Home isn’t always a place. Home is (and should be) being in state of comfort and love. I have had many homes growing up as a child of a father in the military. Back then and even today sometimes, home was the place where my family set up a house for more than a couple of years. My original home was in Oklahoma until my parents settled in Texas and then that was my primary home.
Then my at-the-time fiancée joined the military and I followed her for five years. We had a home overseas and then in California, but now she is out and we settled in Illinois. That is home now but probably not forever, but the place doesn’t really matter as long as I have my wife, my daughter, and any other children we have together.
We came down to Texas for a last trip before going back to work and starting our new lives. And it seemed okay on the drive here and even when we arrived. But then it wasn’t.
My father passed away from cancer five years ago. The house in Texas was only under his name to relieve my mother from the burden of trying to juggle two houses and payments in his absence. The last time I was here three years ago, my mother was still living in that house. It was still a home of mine that I could walk into and look at the rooms and walls and see and feel the memories of our years there.
Visiting town now, another family lives in that home and it is no longer a place I can call home. I took it hard.

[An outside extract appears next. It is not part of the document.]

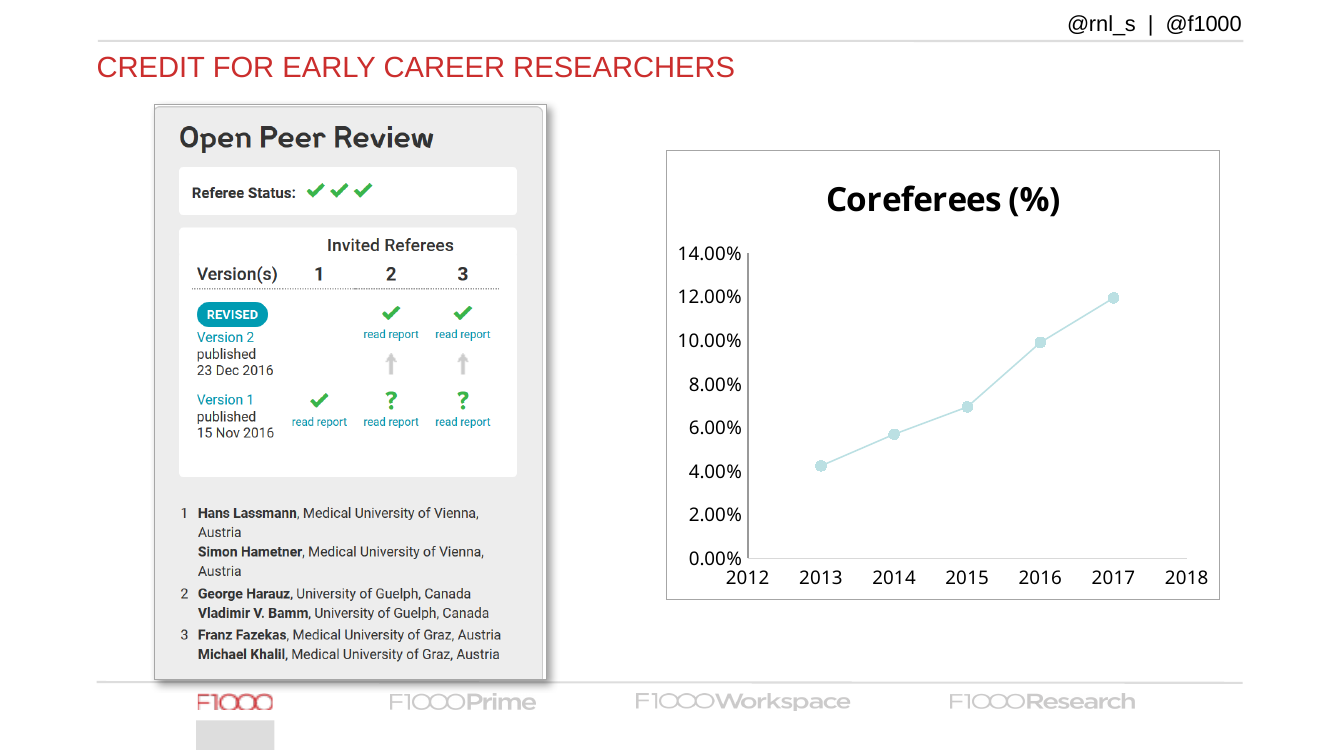
Is the value for 2016 greater or less than 8.00%? greater How many data points are plotted on the Coreferees (%) chart? 5 Is the value for 2017 greater or less than 10.00%? greater Do the values on the Coreferees (%) chart rise or fall from 2013 to 2017? rise Is the value for 2015 greater or less than 8.00%? less Which year has the larger value, 2015 or 2013? 2015 What is the title of the chart? Coreferees (%) Which year has the lowest value on the Coreferees (%) chart? 2013 What kind of chart is shown on the slide? line chart Which year has the highest value on the Coreferees (%) chart? 2017 Which year has the larger value, 2014 or 2016? 2016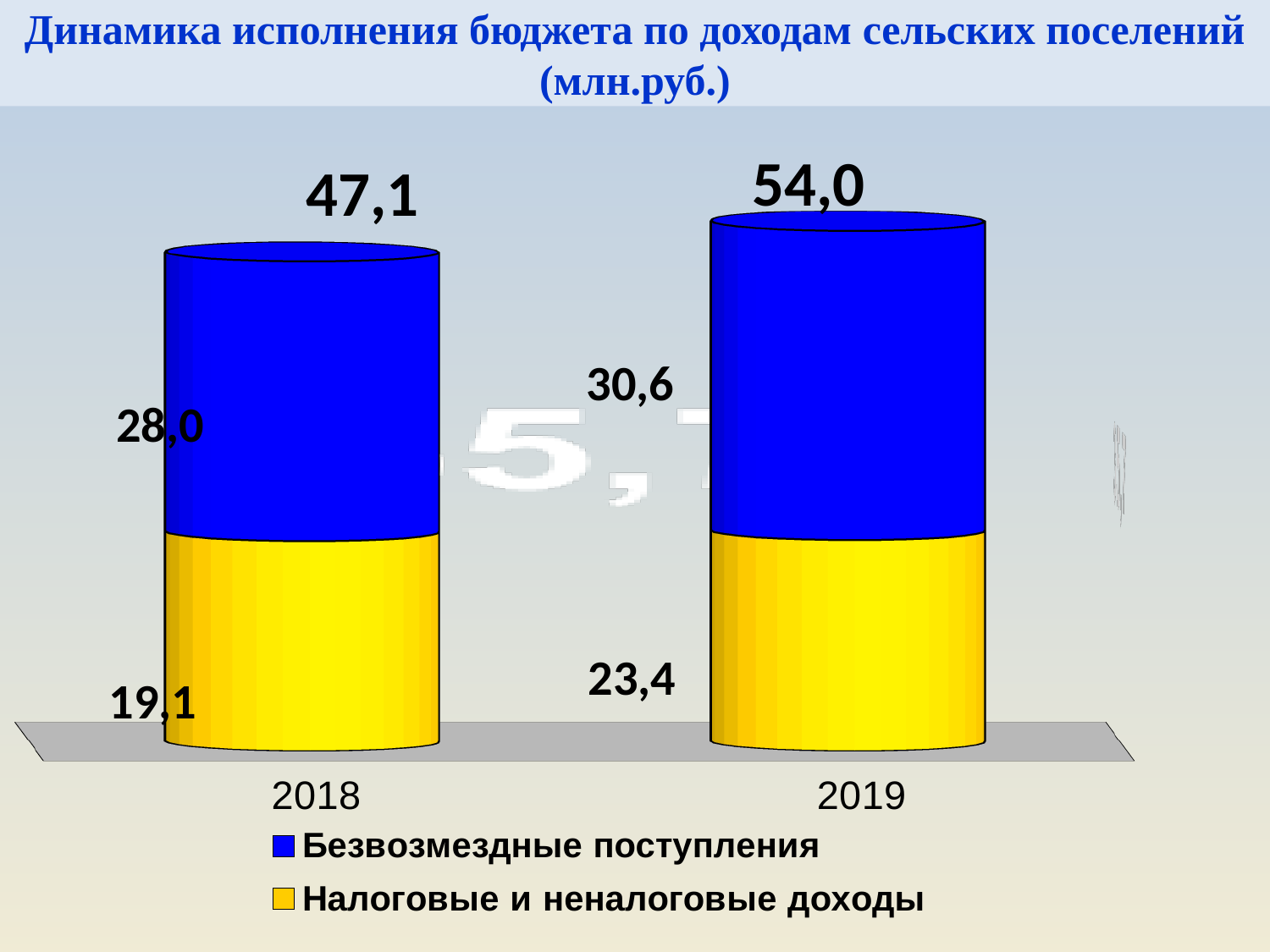
What kind of chart is shown on the slide? Stacked bar chart How many years (categories) are shown on the x axis? 2 How many series does the legend list? 2 What is the value of Налоговые и неналоговые доходы for 2018? 19,1 What is the difference between the totals for 2019 and 2018? 6,9 Which is larger: Безвозмездные поступления in 2018 or Налоговые и неналоговые доходы in 2018? Безвозмездные поступления What is the value of Безвозмездные поступления for 2019? 30,6 What is the value of Безвозмездные поступления for 2018? 28,0 What is the value of Налоговые и неналоговые доходы for 2019? 23,4 What is the total of the stacked bar for 2019? 54,0 What is the total of the stacked bar for 2018? 47,1 Which year has the higher total revenue? 2019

I don’t have a lot of pictures of the house or the outside, where my father worked on his last project- a deck in the back yard. It upset me, it angered me.
But it never changes the fact that it was once my home and it doesn’t take the memoriea away. It still hurts though. The child in me wants to keep that house and perserve the way it was when my father was still alive.
Because maybe it makes it feel like he’s not gone. But he is and that isn’t my house anymore.
And I should be happy that he began work on something that another family and maybe many other families can enjoy for years to come.
The house does not make the home. The memories make it. And as much as I can’t entirely let go of that house, I do have my memories and I do have a new home with my own family now and I wouldn’t change it.
I guess I just wish I knew how to make it not hurt so much to think about.